JA: But most of the girls in the Grads left sports after they got married?

KM: Yes I think so. I played until I was about 33.

JA: The Grads are such an inspiration for women who participate in sports. It was not a common thing for women to be involved in sports at such a high level, and you really paved the way…

KM: Well I think a lot of people did think that it was very unladylike, but I didn’t see anything unladylike about it. I mean, the one thing we were not allowed to do was push people around. We played the game without smashing into people or elbowing or any of that kind of stuff. That’s why I think we got away all the time.

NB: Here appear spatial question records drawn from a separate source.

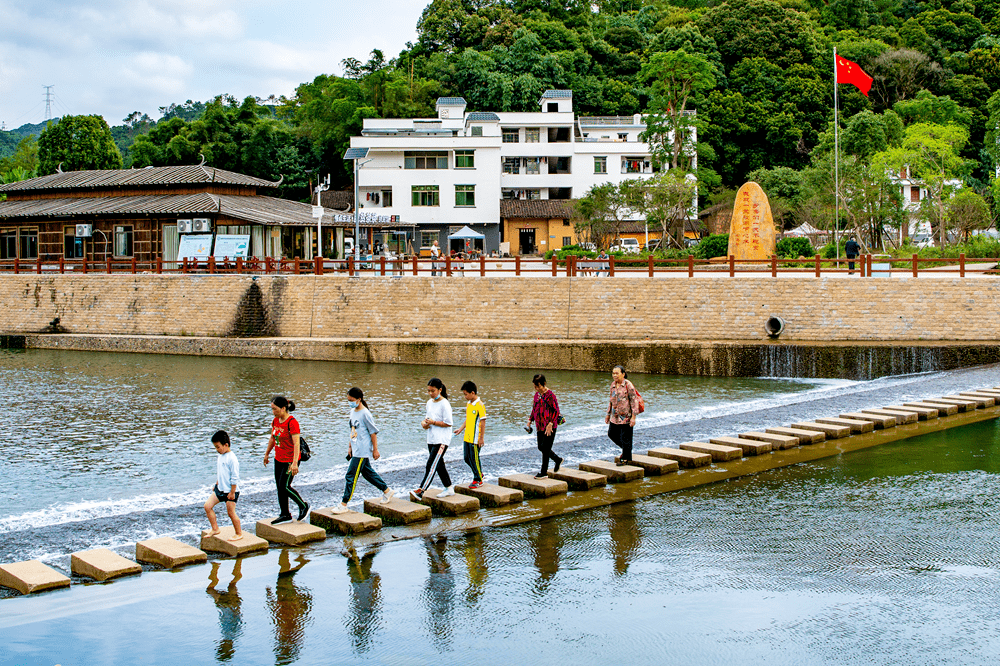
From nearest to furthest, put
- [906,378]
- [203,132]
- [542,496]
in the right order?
[542,496] < [906,378] < [203,132]

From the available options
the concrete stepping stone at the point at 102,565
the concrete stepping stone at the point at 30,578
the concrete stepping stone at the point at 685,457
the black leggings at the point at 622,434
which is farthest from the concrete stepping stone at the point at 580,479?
the concrete stepping stone at the point at 30,578

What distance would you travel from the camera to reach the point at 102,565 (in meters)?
9.30

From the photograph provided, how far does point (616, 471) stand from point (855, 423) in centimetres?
591

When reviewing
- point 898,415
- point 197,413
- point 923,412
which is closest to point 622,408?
point 898,415

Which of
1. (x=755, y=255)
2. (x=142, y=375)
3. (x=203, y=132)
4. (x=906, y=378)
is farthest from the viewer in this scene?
(x=203, y=132)

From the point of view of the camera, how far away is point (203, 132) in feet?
213

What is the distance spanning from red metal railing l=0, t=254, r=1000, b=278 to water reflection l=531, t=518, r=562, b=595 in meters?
19.3

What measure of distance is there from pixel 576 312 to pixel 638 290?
2.12 m

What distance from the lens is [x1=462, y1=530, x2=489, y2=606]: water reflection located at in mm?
8602

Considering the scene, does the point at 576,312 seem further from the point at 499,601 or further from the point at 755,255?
the point at 499,601

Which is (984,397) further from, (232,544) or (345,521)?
(232,544)

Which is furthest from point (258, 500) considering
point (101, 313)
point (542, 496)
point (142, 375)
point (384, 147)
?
point (384, 147)

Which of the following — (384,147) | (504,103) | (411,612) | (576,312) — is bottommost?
(411,612)

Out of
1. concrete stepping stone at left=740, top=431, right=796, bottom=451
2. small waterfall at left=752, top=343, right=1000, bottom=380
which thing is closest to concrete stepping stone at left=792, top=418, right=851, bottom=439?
concrete stepping stone at left=740, top=431, right=796, bottom=451
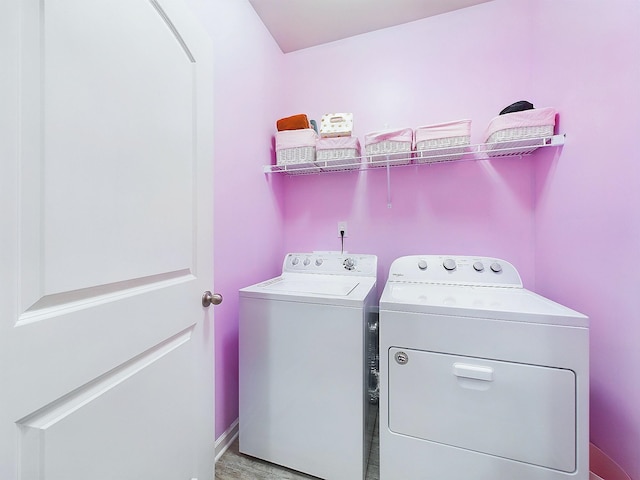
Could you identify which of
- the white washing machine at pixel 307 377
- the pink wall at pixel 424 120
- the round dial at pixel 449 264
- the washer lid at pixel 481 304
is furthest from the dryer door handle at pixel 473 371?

Former Grads and the last team at the final series, 3 June 1940
Back row: Helen Stone, Abbie Scott Kennedy, Edith Stone, Frances Gordon, Nellie Perry McIntosh, Elena Todd Downie, Ethel Anderson Lovatt, Evelyn Coulson Cameron, Daisy Johnson, Babe Daniel Morgan; third row: Babe Belanger MacLean, Doris Neale Chapman, Jessie Innes Maloney, Elizabeth Elrick Murray, Mildred McCormack Wilkie, Marguerite Bailey, Helen McIntosh Lees, Harriet Hopkins, Mae Brown Webb, Betty Ross Chevalier. Second row: Gladys Fry Douglas, Elsie Bennie Robson, Winnie Martin Tait, Etta Dann, Percy Page, Margaret MacBurney, Dorothy Johnson Sherlock, Connie Smith McIntyre; front row: Betty Bawden, Helen Northup, Kay MacRitchie, Mabel Munton McCloy, Jean Williamson, Winnie Gallen, Sophie Brown.

Footnotes

[1] Bill Tait was a coach of the Gradettes, one of the Grads’ feeder teams.